• Exercise
Copy, from the listing, every line in which the string "quantconnect" is present.

• Exercise data
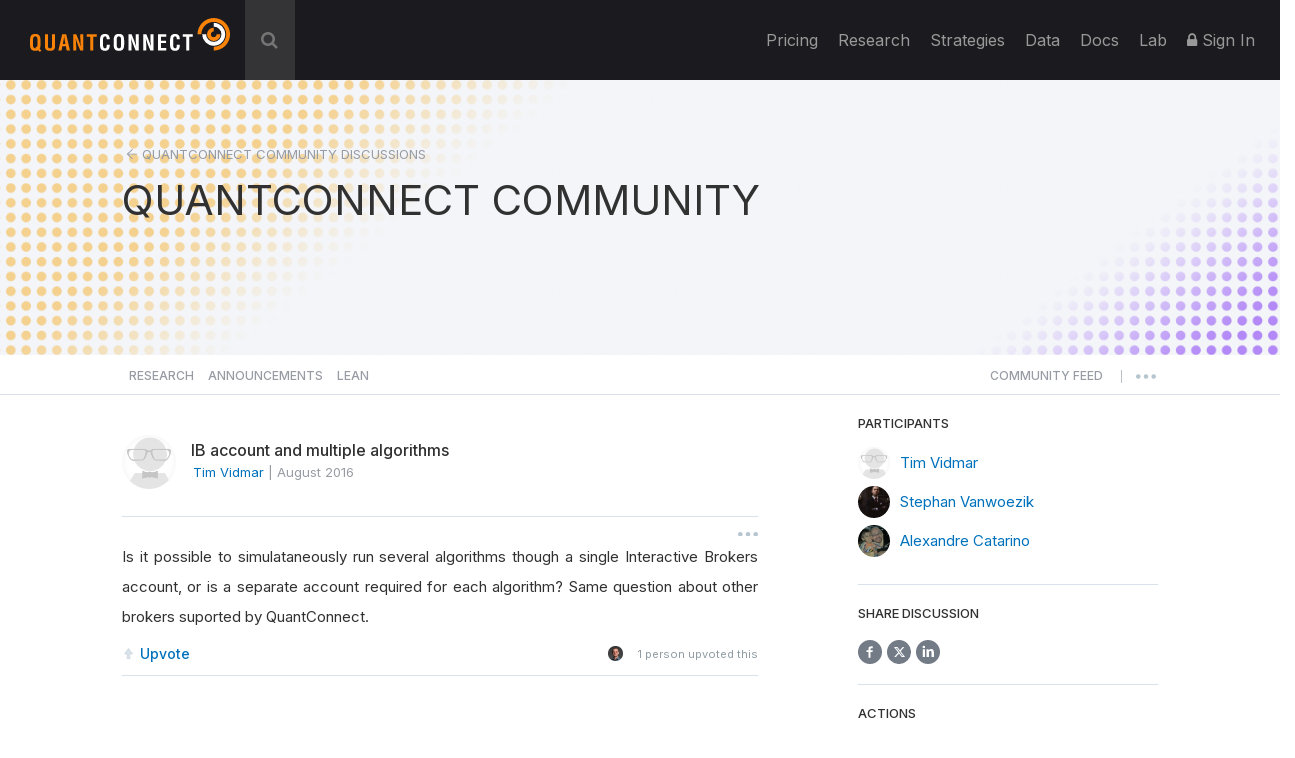

--- FILE ---
content_type: application/javascript
request_url: https://prism.app-us1.com/?a=800313741&u=https%3A%2F%2Fwww.quantconnect.com%2Fforum%2Fdiscussion%2F1310%2Fib-account-and-multiple-algorithms%2Fp1
body_size: 123
content:
window.visitorGlobalObject=window.visitorGlobalObject||window.prismGlobalObject;window.visitorGlobalObject.setVisitorId('bc0a80a6-0058-4e72-860e-61194693d833', '800313741');window.visitorGlobalObject.setWhitelistedServices('tracking', '800313741');

--- FILE ---
content_type: image/svg+xml
request_url: https://cdn.quantconnect.com/i/tu/forum-upvoted.svg
body_size: 410
content:
<svg xmlns="http://www.w3.org/2000/svg" width="10.2" height="12.45" viewBox="0 0 10.2 12.45"><g transform="translate(-1218.4 -1216.397)"><path d="M8.25,17l6-4.5L8.25,8v3H3v3H8.25Z" transform="translate(1211 1231.247) rotate(-90)" fill="#0072bc"/><path d="M8.25,17.6a.6.6,0,0,1-.6-.6V14.6H3a.6.6,0,0,1-.6-.6V11a.6.6,0,0,1,.6-.6H7.65V8a.6.6,0,0,1,.96-.48l6,4.5a.6.6,0,0,1,0,.96l-6,4.5A.6.6,0,0,1,8.25,17.6ZM3.6,13.4H8.25a.6.6,0,0,1,.6.6v1.8l4.4-3.3L8.85,9.2V11a.6.6,0,0,1-.6.6H3.6Z" transform="translate(1211 1231.247) rotate(-90)" fill="#0072bc"/></g></svg>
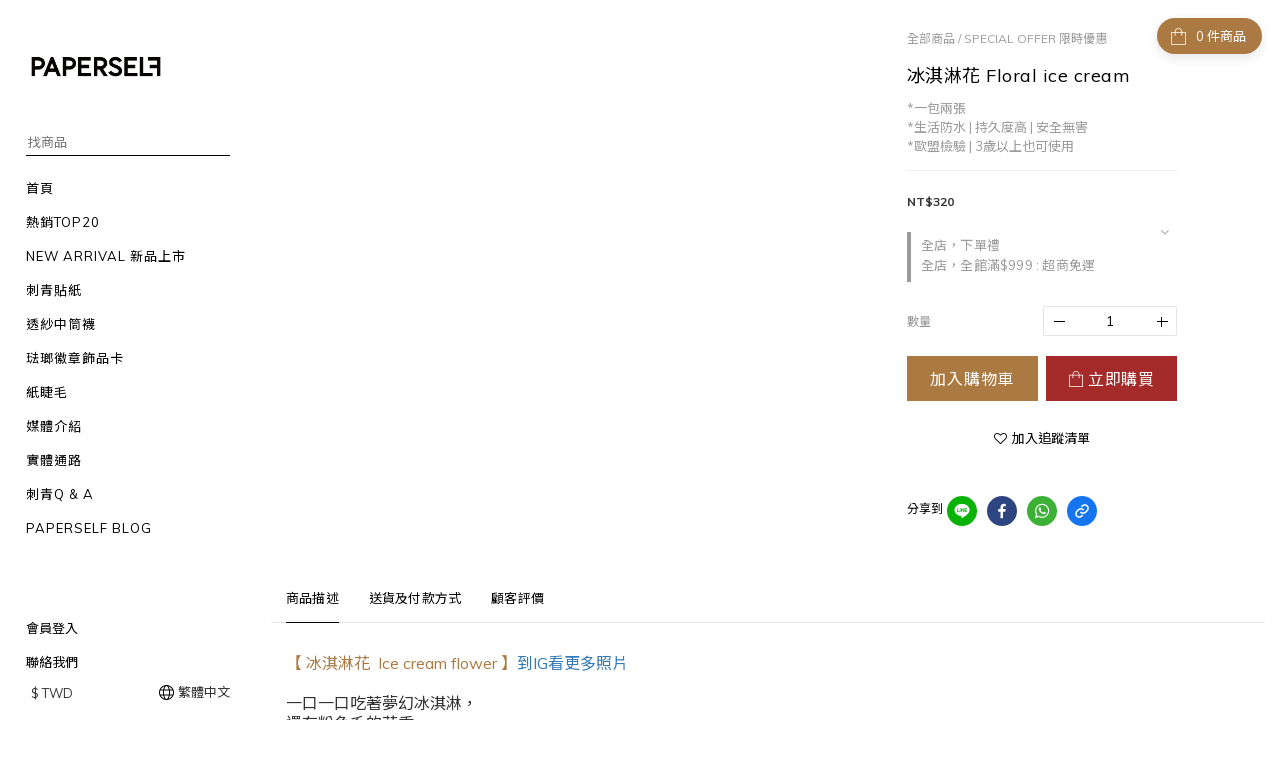

--- FILE ---
content_type: text/plain
request_url: https://www.google-analytics.com/j/collect?v=1&_v=j102&a=2132881307&t=pageview&cu=TWD&_s=1&dl=https%3A%2F%2Fwww.paperself.com.tw%2Fproducts%2F%25E5%2586%25B0%25E6%25B7%2587%25E6%25B7%258B%25E8%258A%25B1&ul=en-us%40posix&dt=Paperself%EF%BC%8D%E5%86%B0%E6%B7%87%E6%B7%8B%E8%8A%B1Floral%20Ice%20Cream&sr=1280x720&vp=1280x720&_u=aGBAAEIJAAAAACAMI~&jid=739728798&gjid=1550067196&cid=5833822.1767571880&tid=UA-88467629-1&_gid=826652310.1767571880&_r=1&_slc=1&pa=detail&pr1id=2862&pr1nm=%E5%86%B0%E6%B7%87%E6%B7%8B%E8%8A%B1%20Floral%20ice%20cream&pr1ca=&pr1br=&pr1va=&pr1pr=&pr1qt=&pr1cc=&pr1ps=0&z=792802111
body_size: -451
content:
2,cG-RT7LY9EPD9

• Output for this exercise
request_url: https://prism.app-us1.com/?a=800313741&u=https%3A%2F%2Fwww.quantconnect.com%2Fforum%2Fdiscussion%2F1310%2Fib-account-and-multiple-algorithms%2Fp1
request_url: https://cdn.quantconnect.com/i/tu/forum-upvoted.svg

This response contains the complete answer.